Restart: :temporary children don't trigger sibling restart on failure

david_ex · April 23, 2018, 7:24am

I’d like to confirm my understanding of restart: :temporary workers and their use cases as I was unable to find anything about this (whether in the docs, or the web).

Let’s say I have a supervisor Sup with 2 children:

Temp which has a :temporary restart value (Supervisor — Elixir v1.16.0) Note that despite the chosen restart strategy, this process is intended to always be alive.
Server which has the default restart value (i.e. :permanent)

Per the docs, temporary processes are never restarted: if I kill Temp (e.g. in the Observer) it won’t get restarted. However, killing Temp doesn’t trigger Sup to kill and restart Server even though the strategy is :one_for_all. The docs (Supervisor — Elixir v1.16.0) say that

if a child process terminates, all other child processes are terminated and then all child processes (including the terminated one) are restarted

Per the above, my expectation would be that although no temporary processes would get restarted, killing a temporary child process would still trigger the others to restart. Shouldn’t the docs instead say

if a (non-:temporary) process terminates, …

Or is this common knowledge/self-evident?

What’s the goal behind the above configuration? To implement the service/worker pattern discussed e.g. in The basic Erlang service ⇒ worker pattern – The Intellectual Wilderness where Sup would start only Server, after which Server would start Temp when initializing. If Temp dies, Server should too, and Sup should restart only Server which in turn will start Temp. (To be clear, although Server is the one triggering Temp to start, it does not supervise it: both Server and Temp are supervised by Sup.)

Since :temporary processes within a supervision tree never get restarted, and don’t trigger sibling restarts on failure, am I correct in assuming that to achieve the above, I need to trap exits within Server and link Server to Temp?

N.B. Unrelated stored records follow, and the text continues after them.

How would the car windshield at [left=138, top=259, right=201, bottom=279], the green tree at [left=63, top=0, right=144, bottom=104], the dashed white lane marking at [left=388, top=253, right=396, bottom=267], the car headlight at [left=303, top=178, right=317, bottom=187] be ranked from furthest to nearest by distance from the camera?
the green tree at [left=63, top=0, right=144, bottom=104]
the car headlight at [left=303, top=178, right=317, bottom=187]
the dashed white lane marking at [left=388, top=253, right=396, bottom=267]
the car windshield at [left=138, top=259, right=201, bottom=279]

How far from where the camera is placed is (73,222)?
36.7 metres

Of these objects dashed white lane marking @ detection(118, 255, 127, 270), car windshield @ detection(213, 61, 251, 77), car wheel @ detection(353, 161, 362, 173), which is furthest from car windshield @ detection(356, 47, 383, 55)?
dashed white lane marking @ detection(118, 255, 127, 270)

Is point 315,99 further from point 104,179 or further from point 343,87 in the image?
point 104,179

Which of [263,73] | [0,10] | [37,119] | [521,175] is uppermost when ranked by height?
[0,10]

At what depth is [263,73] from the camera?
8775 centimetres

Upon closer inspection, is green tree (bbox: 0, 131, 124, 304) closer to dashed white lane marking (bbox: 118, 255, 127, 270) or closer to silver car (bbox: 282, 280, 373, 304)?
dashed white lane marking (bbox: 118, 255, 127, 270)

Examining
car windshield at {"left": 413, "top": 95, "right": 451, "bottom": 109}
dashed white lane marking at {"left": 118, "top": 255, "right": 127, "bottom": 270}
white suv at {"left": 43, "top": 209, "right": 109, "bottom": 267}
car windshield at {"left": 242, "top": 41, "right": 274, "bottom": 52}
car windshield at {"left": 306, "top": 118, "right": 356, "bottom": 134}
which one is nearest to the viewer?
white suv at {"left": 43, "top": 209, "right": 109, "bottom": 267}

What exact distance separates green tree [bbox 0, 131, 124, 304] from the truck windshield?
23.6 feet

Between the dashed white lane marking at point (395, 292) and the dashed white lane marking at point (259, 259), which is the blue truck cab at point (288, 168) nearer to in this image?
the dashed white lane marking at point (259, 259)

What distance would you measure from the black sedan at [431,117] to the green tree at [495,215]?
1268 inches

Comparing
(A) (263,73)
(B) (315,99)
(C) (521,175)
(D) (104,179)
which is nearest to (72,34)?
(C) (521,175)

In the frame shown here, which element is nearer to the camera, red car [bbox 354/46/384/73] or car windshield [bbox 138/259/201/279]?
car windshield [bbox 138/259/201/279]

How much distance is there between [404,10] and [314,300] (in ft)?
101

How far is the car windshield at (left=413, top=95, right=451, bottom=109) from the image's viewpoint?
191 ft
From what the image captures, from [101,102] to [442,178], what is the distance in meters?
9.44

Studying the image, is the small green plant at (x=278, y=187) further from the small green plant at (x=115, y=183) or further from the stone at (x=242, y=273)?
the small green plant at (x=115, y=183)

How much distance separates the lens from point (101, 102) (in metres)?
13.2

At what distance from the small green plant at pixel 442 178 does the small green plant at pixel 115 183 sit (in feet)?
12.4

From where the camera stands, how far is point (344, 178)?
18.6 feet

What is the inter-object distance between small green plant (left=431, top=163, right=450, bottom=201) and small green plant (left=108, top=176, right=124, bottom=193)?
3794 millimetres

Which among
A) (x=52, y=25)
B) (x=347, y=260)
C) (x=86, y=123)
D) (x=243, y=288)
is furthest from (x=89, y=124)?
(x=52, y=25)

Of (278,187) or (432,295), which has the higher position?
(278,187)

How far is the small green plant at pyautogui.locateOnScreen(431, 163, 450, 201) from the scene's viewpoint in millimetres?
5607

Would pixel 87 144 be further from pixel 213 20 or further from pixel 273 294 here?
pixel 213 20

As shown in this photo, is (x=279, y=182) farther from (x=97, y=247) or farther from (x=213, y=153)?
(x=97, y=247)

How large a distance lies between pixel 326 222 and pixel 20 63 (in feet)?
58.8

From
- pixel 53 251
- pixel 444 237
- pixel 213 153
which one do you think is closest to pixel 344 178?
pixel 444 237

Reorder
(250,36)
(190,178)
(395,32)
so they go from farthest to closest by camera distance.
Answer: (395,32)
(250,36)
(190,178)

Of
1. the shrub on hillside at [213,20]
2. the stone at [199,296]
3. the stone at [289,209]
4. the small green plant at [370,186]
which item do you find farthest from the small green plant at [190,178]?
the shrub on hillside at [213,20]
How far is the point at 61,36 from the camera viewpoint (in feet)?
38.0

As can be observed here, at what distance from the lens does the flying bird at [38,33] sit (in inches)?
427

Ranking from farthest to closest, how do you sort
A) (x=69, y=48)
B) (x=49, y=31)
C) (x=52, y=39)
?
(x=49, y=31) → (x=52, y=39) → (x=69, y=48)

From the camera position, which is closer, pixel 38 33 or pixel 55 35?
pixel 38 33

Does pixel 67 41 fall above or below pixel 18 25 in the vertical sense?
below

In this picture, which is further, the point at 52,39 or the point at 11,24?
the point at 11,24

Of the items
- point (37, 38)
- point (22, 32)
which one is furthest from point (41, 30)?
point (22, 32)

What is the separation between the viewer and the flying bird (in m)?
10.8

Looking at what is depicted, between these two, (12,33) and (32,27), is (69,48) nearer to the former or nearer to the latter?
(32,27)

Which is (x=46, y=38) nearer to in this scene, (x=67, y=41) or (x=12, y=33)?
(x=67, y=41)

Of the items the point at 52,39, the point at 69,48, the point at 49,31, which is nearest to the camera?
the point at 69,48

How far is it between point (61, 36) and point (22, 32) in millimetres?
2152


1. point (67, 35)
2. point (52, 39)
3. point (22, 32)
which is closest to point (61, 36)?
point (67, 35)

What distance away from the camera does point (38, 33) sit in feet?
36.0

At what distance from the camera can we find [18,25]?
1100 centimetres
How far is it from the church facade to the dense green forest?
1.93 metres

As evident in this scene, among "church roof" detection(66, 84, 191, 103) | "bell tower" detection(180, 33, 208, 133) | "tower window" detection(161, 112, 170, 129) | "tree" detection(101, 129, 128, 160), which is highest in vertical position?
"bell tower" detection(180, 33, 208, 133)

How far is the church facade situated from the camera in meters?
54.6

For my own edification, are there use cases for :temporary workers that aren’t linked or monitored? In other words, besides use cases similar to the above, when would you use a :temporary restart value instead of :transient?

OvermindDL1 · April 23, 2018, 9:42pm

I use :temporary for processes that should perform work then die, even if on failure, but should still be introspectable by the OTP system so I can see if something is running away.

I’m not sure what elixir is doing saying that if it is, but at least in Erlang a temporary child process is never restarted (not even when the supervisor restart strategy is rest_for_one or one_for_all and a sibling death causes the temporary process to be terminated). This is from:
https://erlang.org/doc/designprinciples/sup_princ.html

david_ex · April 24, 2018, 8:02am

But if the process is :temporary you have no guarantee (out of the box, i.e. without monitoring, etc.) that the work gets done: the process could die before having completed the work. Do you by any chance have a practical example where you don’t care about that? Is it just for “nice to have”-level stuff (e.g. some tracking metric that is nice when available but not worth recomputing on failure)?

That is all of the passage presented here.